226 lines
8.2 KiB
Python

#!/usr/bin/env python3
"""
Test script for the DataHub dataset governance validator using ASYNC_BATCH mode.
This script tests both valid and invalid datasets to prove the validator works.
"""
import json
from datahub.emitter.rest_emitter import DataHubRestEmitter
from datahub.emitter.mcp import MetadataChangeProposalWrapper
from datahub.metadata.schema_classes import (
DatasetPropertiesClass,
OwnershipClass,
OwnerClass,
OwnershipTypeClass,
GlobalTagsClass,
TagAssociationClass,
DomainsClass
)
from datahub.metadata.com.linkedin.pegasus2avro.common import AuditStamp
from datahub.utilities.urns.urn import Urn
# DataHub connection config
GMS_SERVER = "http://localhost:8080"
DATAHUB_TOKEN = "<omitted>"
def create_emitter():
"""Create DataHub REST emitter."""
return DataHubRestEmitter(gms_server=GMS_SERVER, token=DATAHUB_TOKEN)
def test_invalid_logical_dataset():
"""Test ingestion with invalid logical dataset (missing governance) - should FAIL."""
print("🔥 Testing INVALID LOGICAL dataset (missing governance metadata)...")
emitter = create_emitter()
dataset_urn = "urn:li:dataset:(urn:li:dataPlatform:logical,invalid_logical_dataset,PROD)"
# Create MCP with only dataset properties (missing ownership, tags, domain)
mcp = MetadataChangeProposalWrapper(
entityUrn=dataset_urn,
aspect=DatasetPropertiesClass(
name="invalid_logical_dataset",
description="A logical dataset without governance metadata - should be blocked"
)
)

* **PROBLEM 1**
Answer these questions about the governance validator test script:
(a) Which mode does the docstring at the top of the script name for the validator?
(b) What value is assigned to GMS_SERVER?
(c) What name is given to the dataset in the DatasetPropertiesClass call inside test_invalid_logical_dataset?
* **PROBLEM 2**
Continue the governance validator test script from its final line.
The lines after this script come from an unrelated source.

(Entries taken from a collection)
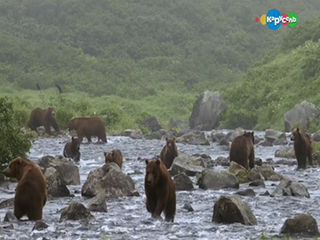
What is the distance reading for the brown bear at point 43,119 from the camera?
31516mm

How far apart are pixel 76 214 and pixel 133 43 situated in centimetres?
7499

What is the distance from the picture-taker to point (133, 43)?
282 ft

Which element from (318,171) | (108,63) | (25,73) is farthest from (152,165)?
(108,63)

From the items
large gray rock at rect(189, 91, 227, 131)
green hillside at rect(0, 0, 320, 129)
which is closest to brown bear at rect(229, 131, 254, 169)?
large gray rock at rect(189, 91, 227, 131)

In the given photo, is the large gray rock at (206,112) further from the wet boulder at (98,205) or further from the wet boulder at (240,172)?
the wet boulder at (98,205)

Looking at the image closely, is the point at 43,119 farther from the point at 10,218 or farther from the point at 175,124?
the point at 10,218

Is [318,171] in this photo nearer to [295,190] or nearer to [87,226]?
[295,190]

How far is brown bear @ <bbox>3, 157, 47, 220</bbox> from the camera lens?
1073cm

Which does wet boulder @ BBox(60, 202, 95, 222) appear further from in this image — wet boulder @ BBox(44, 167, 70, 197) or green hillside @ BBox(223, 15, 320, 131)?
green hillside @ BBox(223, 15, 320, 131)

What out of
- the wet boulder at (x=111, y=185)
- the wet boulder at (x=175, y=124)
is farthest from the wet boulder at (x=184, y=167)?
the wet boulder at (x=175, y=124)

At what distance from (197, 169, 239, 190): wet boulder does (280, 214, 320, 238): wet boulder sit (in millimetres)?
4890

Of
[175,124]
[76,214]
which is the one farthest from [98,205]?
[175,124]

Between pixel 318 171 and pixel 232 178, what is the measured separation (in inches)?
184

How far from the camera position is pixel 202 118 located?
43.6 metres
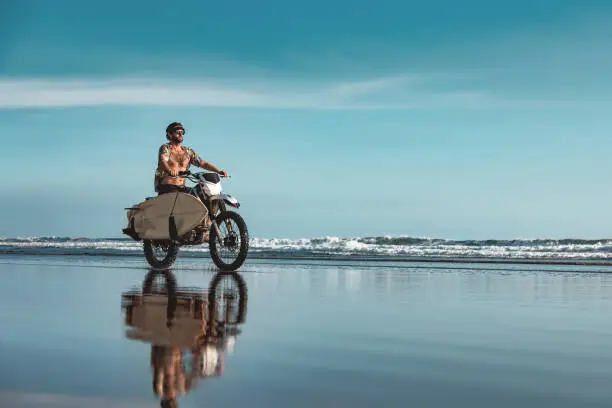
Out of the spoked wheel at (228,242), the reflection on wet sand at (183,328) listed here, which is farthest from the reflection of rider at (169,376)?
the spoked wheel at (228,242)

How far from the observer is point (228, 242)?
44.7 ft

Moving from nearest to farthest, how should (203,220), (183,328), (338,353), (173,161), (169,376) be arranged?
(169,376)
(338,353)
(183,328)
(203,220)
(173,161)

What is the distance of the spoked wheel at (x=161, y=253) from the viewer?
14.4 m

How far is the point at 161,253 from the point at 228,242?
1.89 metres

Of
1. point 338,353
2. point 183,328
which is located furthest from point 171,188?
point 338,353

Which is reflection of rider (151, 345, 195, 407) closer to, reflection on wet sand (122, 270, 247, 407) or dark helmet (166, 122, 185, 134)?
reflection on wet sand (122, 270, 247, 407)

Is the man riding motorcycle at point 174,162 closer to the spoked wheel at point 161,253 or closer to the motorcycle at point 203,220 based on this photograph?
the motorcycle at point 203,220

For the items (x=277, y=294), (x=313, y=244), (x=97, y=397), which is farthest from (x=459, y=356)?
(x=313, y=244)

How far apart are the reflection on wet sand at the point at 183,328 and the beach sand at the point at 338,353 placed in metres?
0.05

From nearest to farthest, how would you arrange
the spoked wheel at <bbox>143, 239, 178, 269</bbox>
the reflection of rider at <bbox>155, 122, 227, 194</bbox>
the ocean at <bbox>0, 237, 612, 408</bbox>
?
the ocean at <bbox>0, 237, 612, 408</bbox> < the reflection of rider at <bbox>155, 122, 227, 194</bbox> < the spoked wheel at <bbox>143, 239, 178, 269</bbox>

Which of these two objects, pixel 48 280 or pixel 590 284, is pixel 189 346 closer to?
pixel 48 280

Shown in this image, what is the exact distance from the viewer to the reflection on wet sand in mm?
3570

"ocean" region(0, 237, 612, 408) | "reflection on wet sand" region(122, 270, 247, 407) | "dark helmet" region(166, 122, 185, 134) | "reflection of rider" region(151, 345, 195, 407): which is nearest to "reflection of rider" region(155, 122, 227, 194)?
"dark helmet" region(166, 122, 185, 134)

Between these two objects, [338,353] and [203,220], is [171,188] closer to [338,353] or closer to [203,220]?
[203,220]
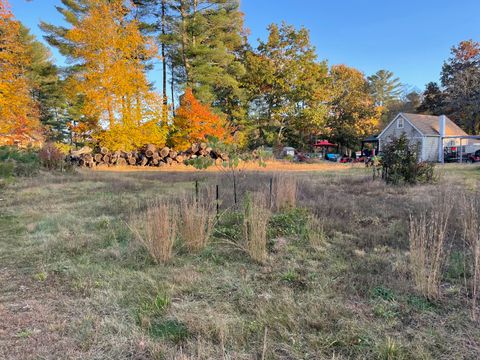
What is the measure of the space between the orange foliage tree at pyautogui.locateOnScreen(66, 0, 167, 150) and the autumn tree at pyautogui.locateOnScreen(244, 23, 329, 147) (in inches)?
468

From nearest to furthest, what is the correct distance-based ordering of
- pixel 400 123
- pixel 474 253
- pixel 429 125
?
pixel 474 253
pixel 429 125
pixel 400 123

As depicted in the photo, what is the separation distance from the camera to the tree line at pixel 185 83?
14.9 metres

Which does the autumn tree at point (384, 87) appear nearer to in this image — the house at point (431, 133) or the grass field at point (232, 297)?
the house at point (431, 133)

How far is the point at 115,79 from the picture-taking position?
1486cm

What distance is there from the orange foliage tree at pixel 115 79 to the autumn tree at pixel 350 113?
19544 mm

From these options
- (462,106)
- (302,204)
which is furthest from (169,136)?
(462,106)

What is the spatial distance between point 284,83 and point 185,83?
9092 mm

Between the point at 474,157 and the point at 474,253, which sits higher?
the point at 474,157

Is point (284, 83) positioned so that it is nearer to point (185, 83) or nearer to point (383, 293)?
point (185, 83)

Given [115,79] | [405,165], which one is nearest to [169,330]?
[405,165]

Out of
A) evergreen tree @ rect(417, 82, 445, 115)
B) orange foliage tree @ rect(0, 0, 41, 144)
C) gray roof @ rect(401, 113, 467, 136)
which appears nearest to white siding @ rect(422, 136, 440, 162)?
gray roof @ rect(401, 113, 467, 136)

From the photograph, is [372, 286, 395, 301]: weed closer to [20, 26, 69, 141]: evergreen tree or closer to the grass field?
the grass field

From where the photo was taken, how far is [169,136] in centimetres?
1961

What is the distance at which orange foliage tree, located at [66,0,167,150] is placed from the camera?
14781 millimetres
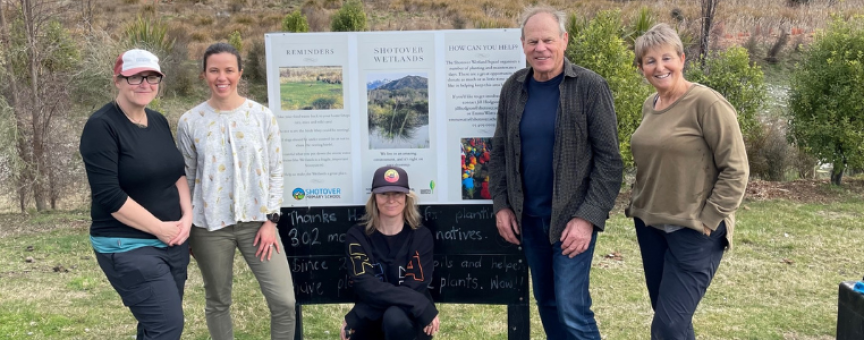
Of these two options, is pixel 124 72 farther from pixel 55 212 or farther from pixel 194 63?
pixel 194 63

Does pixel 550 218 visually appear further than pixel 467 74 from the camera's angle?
No

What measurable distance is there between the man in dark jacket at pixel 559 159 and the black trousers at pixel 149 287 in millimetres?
1680

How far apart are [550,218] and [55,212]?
9037mm

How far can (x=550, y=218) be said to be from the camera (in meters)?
3.11

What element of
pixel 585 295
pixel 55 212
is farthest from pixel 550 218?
pixel 55 212

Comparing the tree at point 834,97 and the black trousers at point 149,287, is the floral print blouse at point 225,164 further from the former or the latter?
the tree at point 834,97

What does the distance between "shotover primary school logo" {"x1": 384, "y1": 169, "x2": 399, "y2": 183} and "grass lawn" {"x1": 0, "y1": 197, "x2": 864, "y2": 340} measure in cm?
172

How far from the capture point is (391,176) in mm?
3479

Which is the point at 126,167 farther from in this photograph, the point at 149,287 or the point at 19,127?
the point at 19,127

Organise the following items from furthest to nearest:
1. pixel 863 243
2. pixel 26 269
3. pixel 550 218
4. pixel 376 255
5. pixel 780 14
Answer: pixel 780 14 → pixel 863 243 → pixel 26 269 → pixel 376 255 → pixel 550 218

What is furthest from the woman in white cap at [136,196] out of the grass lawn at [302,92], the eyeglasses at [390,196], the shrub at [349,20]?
the shrub at [349,20]

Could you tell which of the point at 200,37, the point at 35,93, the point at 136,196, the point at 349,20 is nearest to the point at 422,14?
the point at 200,37

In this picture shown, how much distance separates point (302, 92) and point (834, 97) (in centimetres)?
911

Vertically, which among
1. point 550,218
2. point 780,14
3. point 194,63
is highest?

* **FINAL RESULT 1**
(a) ASYNC_BATCH
(b) "http://localhost:8080"
(c) invalid_logical_dataset

* **FINAL RESULT 2**
try:
# This should fail with validation error
emitter.emit_mcps([mcp])
print("❌ ERROR: Expected validation failure but ingestion succeeded!")
return False
except Exception as e:
print(f"✅ SUCCESS: Validator blocked invalid logical dataset as expected")
print(f" Error: {str(e)}")
return True
def test_valid_logical_dataset_batch():
"""Test batch ingestion with valid logical dataset (has all governance) - should PASS."""
print("\\n🟢 Testing VALID LOGICAL dataset (has all governance metadata)...")
emitter = create_emitter()
dataset_urn = "urn:li:dataset:(urn:li:dataPlatform:logical,valid_logical_dataset,PROD)"
# Create audit stamp
audit_stamp = AuditStamp(time=1640995200000, actor="urn:li:corpuser:datahub")
# Create MCPs with all required governance aspects
mcps = [
# Dataset properties
MetadataChangeProposalWrapper(
entityUrn=dataset_urn,
aspect=DatasetPropertiesClass(
name="valid_logical_dataset",
description="A logical dataset with all governance metadata - should succeed"
)
),
# Ownership (required)
MetadataChangeProposalWrapper(
entityUrn=dataset_urn,
aspect=OwnershipClass(
owners=[
OwnerClass(
owner="urn:li:corpuser:datahub",
type=OwnershipTypeClass.DATAOWNER
)
],
lastModified=audit_stamp
)
),
# Global tags (required)
MetadataChangeProposalWrapper(
entityUrn=dataset_urn,
aspect=GlobalTagsClass(
tags=[
TagAssociationClass(tag="urn:li:tag:Production")
]
)
),
# Domains (required)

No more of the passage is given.